Task brief:
Exercise in exact copying: restate word for word only the lines below from the one containing "Besard Sabovic vs" through the one containing "Emo Girl Hd", omitting any pictures.

Records from a collection:
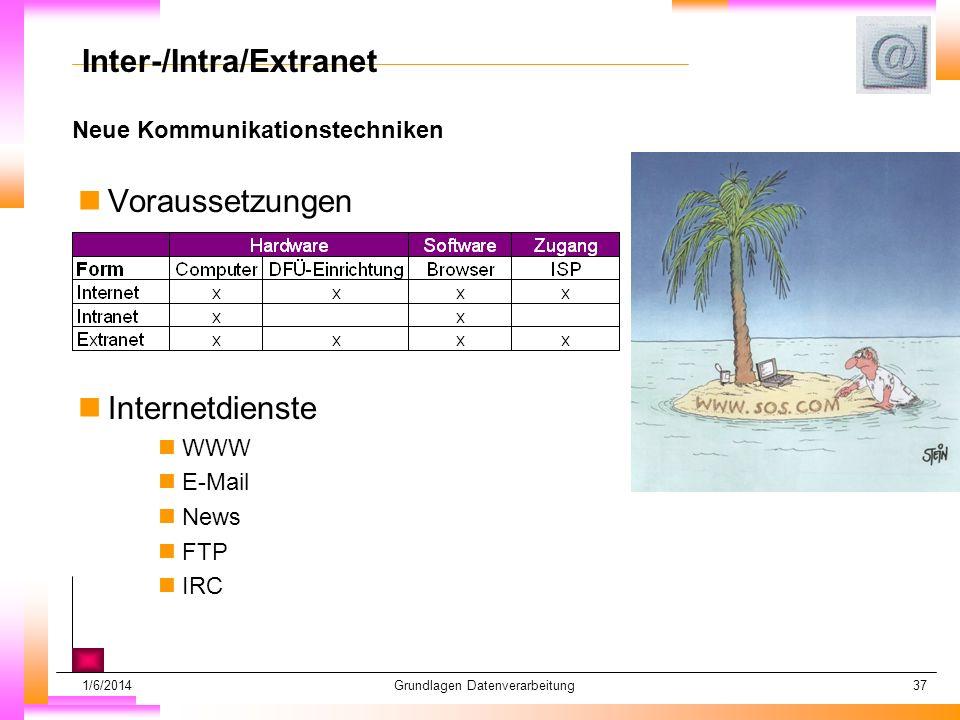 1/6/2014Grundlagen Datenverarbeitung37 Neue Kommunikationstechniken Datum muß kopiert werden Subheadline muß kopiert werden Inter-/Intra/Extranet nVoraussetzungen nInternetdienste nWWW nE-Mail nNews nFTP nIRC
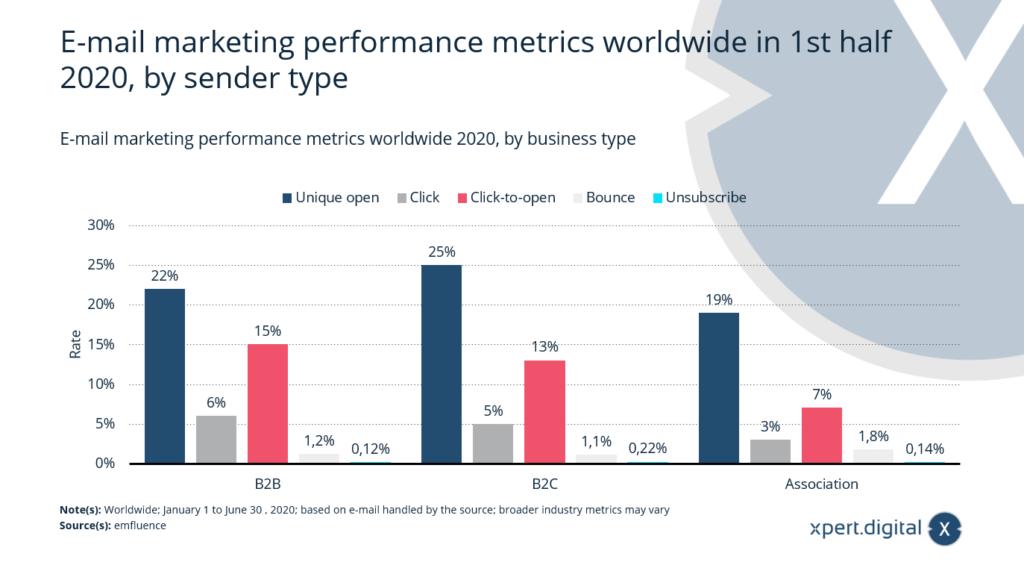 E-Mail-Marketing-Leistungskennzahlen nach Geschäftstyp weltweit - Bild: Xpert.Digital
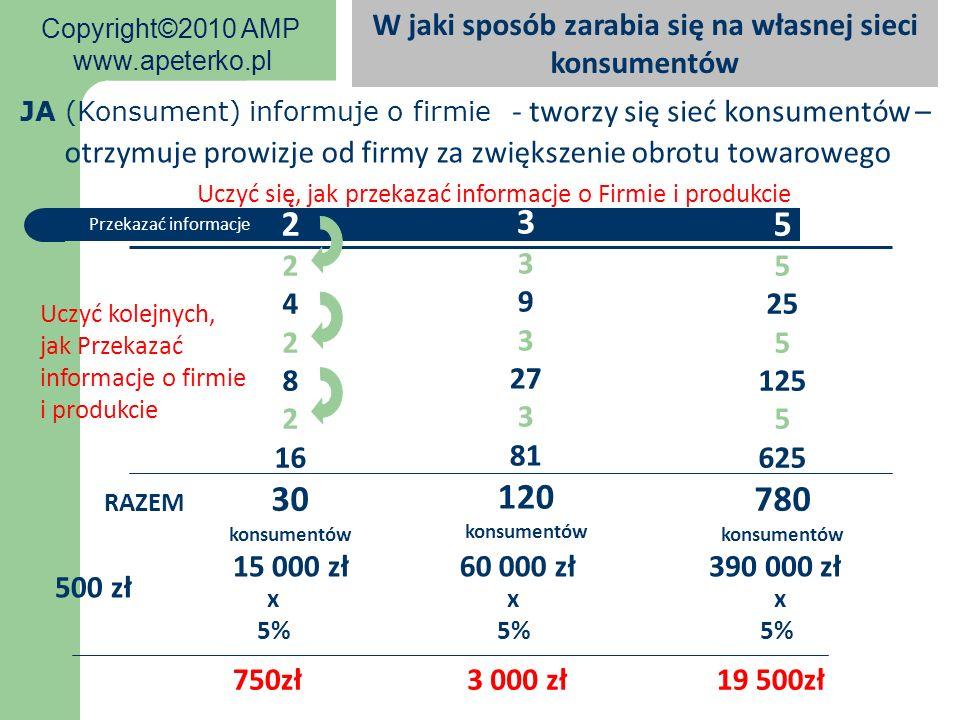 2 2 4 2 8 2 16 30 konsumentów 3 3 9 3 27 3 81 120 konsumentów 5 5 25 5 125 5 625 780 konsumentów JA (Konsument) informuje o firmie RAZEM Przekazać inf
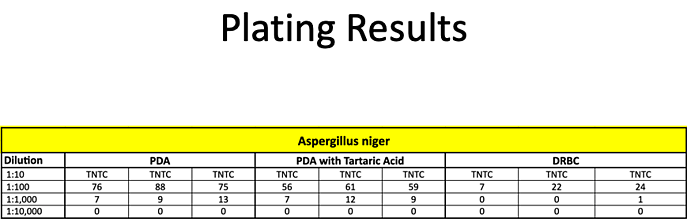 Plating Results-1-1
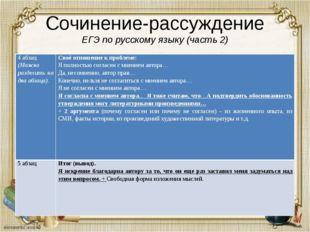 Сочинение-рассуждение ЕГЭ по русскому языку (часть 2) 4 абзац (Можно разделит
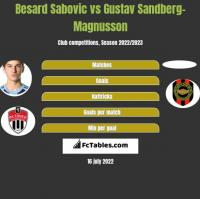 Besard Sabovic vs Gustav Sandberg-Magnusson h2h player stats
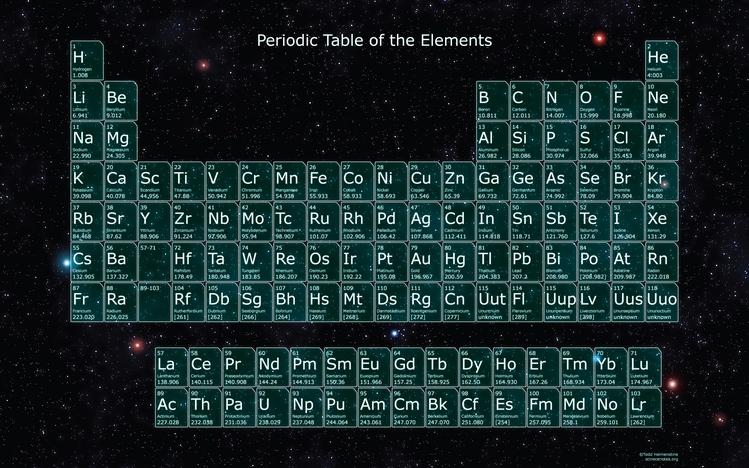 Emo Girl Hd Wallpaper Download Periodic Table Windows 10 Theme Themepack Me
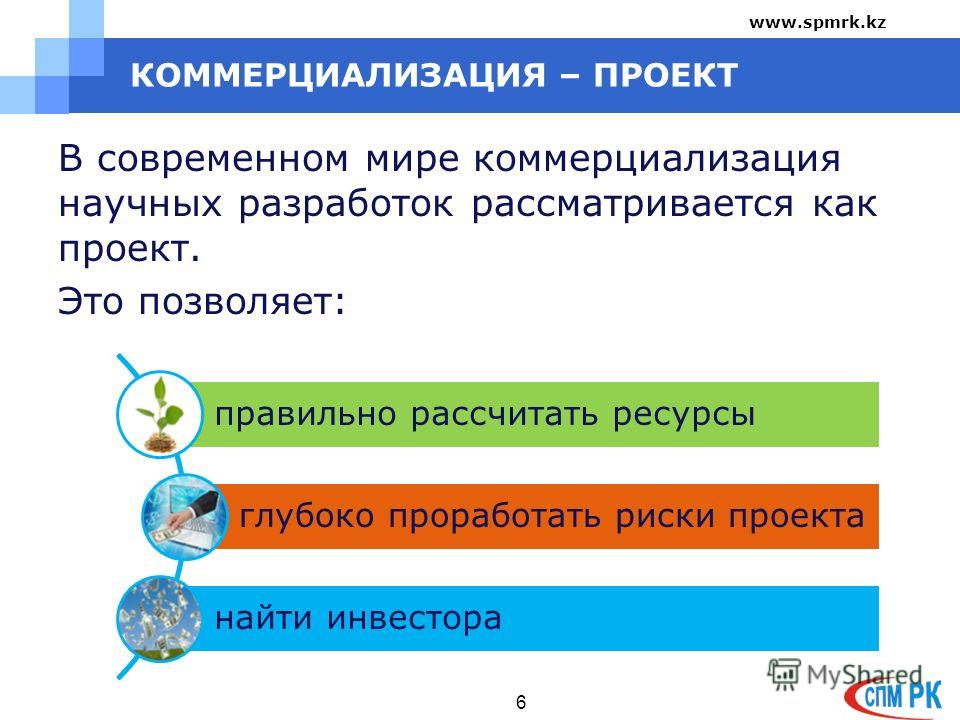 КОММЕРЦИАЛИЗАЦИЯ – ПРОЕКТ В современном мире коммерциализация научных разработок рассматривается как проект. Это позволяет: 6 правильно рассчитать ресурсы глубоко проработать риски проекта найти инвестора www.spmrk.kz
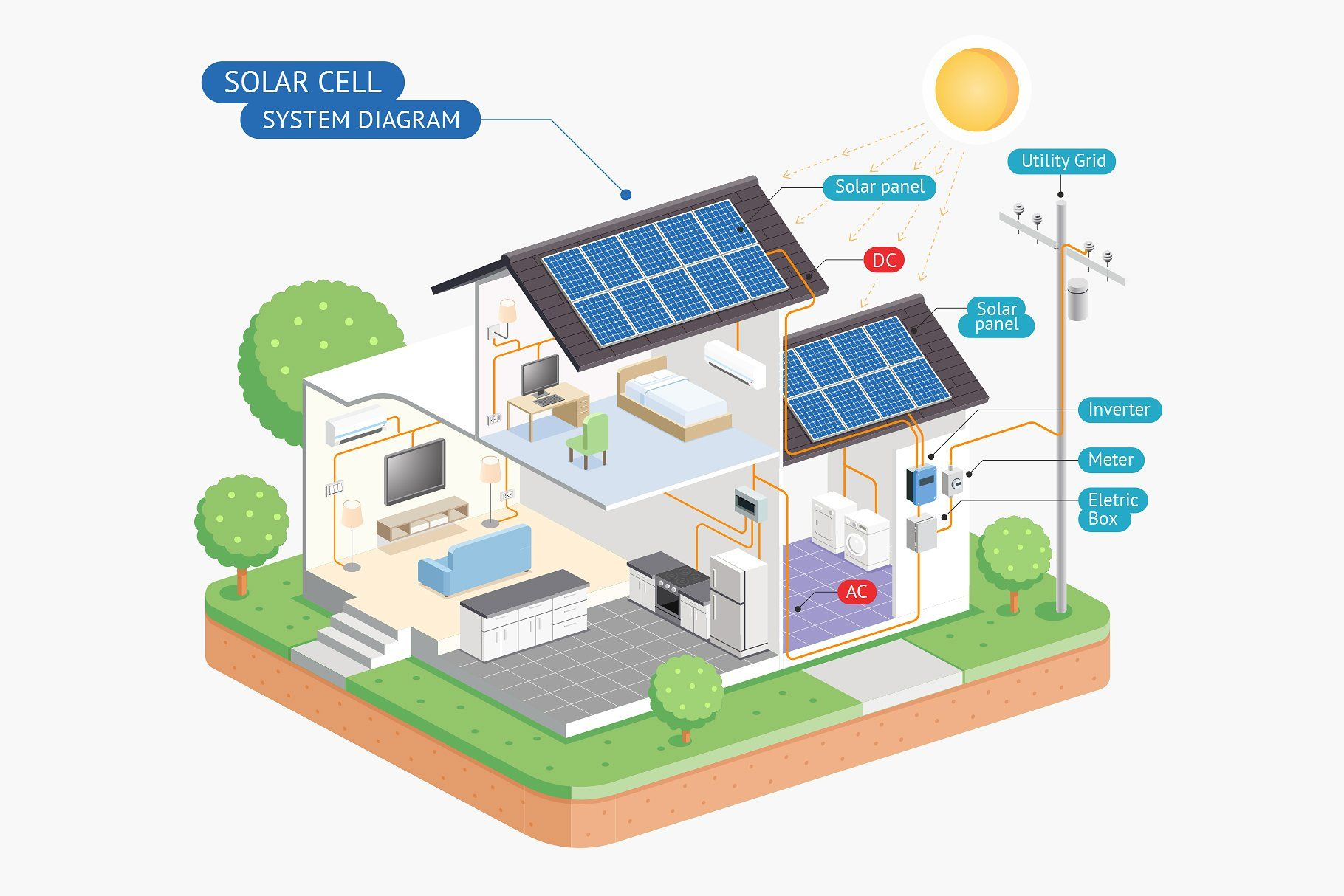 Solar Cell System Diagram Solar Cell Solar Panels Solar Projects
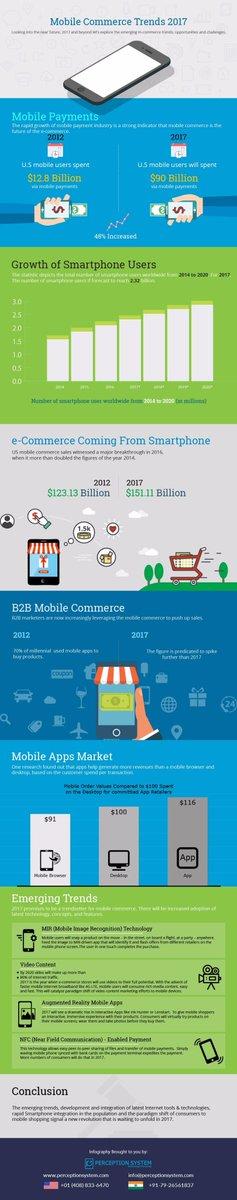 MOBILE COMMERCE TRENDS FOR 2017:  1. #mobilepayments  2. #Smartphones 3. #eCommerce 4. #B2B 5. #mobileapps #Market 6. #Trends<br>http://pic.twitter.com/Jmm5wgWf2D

Reply to the exercise:
 Besard Sabovic vs Gustav Sandberg-Magnusson h2h player stats
 Emo Girl Hd Wallpaper Download Periodic Table Windows 10 Theme Themepack Me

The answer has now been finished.